# Listening to the whole story



## morph4me (Feb 10, 2007)

Little Johnny watched his daddy's car pass by the school playground and go into the woods. Curious he followed the car and saw Daddy and Aunt Jane in a passionate embrace. 

LittleJohnny found this so exciting that he could not contain himself as he ran home and started to tell his mother. 

"Mommy,I was at the playground and I saw Daddy's car go into the woods with Aunt Jane.   I went back to look and he was giving Aunt Jane a big kiss, then he helped her take off her shirt. Then Aunt Jane helped Daddy takehis pants off, then Aunt Jane..." 

At this point Mommy cut him off and said, "Johnny, this is such an interesting story, suppose you save the rest of it for supper time.  I want to see the look on Daddy's face when you tell it tonight." 

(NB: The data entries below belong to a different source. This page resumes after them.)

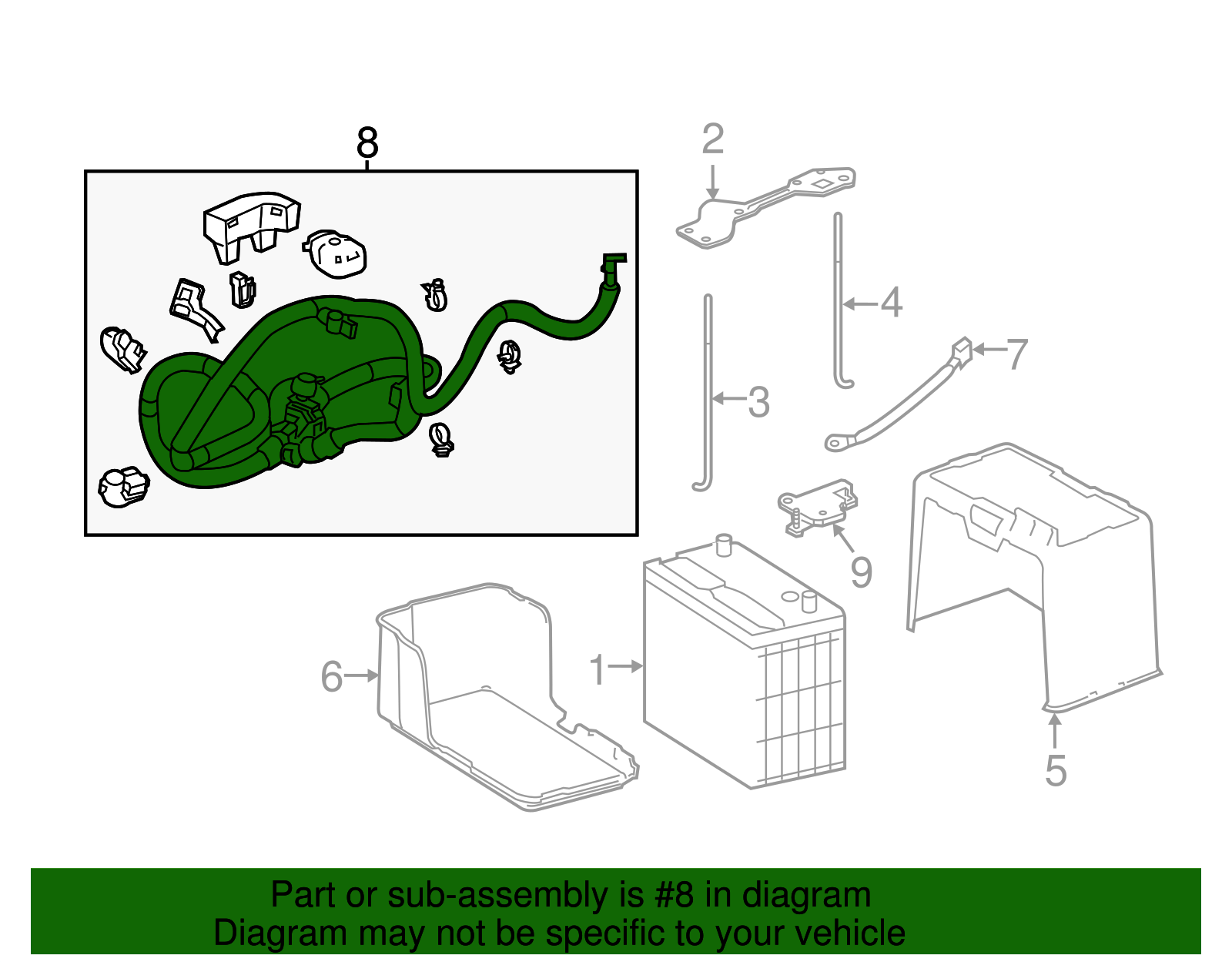 8
2
4
7
3
9
6
1
5

Part or sub-assembly is #8 in diagram
Diagram may not be specific to your vehicle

At the dinner table, Mommy asked little Johnny to tell his story.  
Johnny started his story, "I was at the playground and I saw Daddy's car 
go into the woods with Aunt Jane.  I went back to look and he was giving Aunt Jane a big kiss, then he helped her  take off her shirt.  Then Aunt Jane helped Daddy take his pants off, then Aunt Jane and Daddy started doing the same thing that Mommy and Uncle Bill used to do when Daddy was in the Army." 

Mommy fainted! 

Moral: Sometimes you need to listen to the whole story before you interrupt


----------



## exile (Feb 10, 2007)

:rofl:


----------



## Brian R. VanCise (Feb 10, 2007)

:rofl:


----------



## JBrainard (Feb 10, 2007)

:lol: 
Nice.


----------



## Brian R. VanCise (Feb 10, 2007)

I'm still laughing about this one!


----------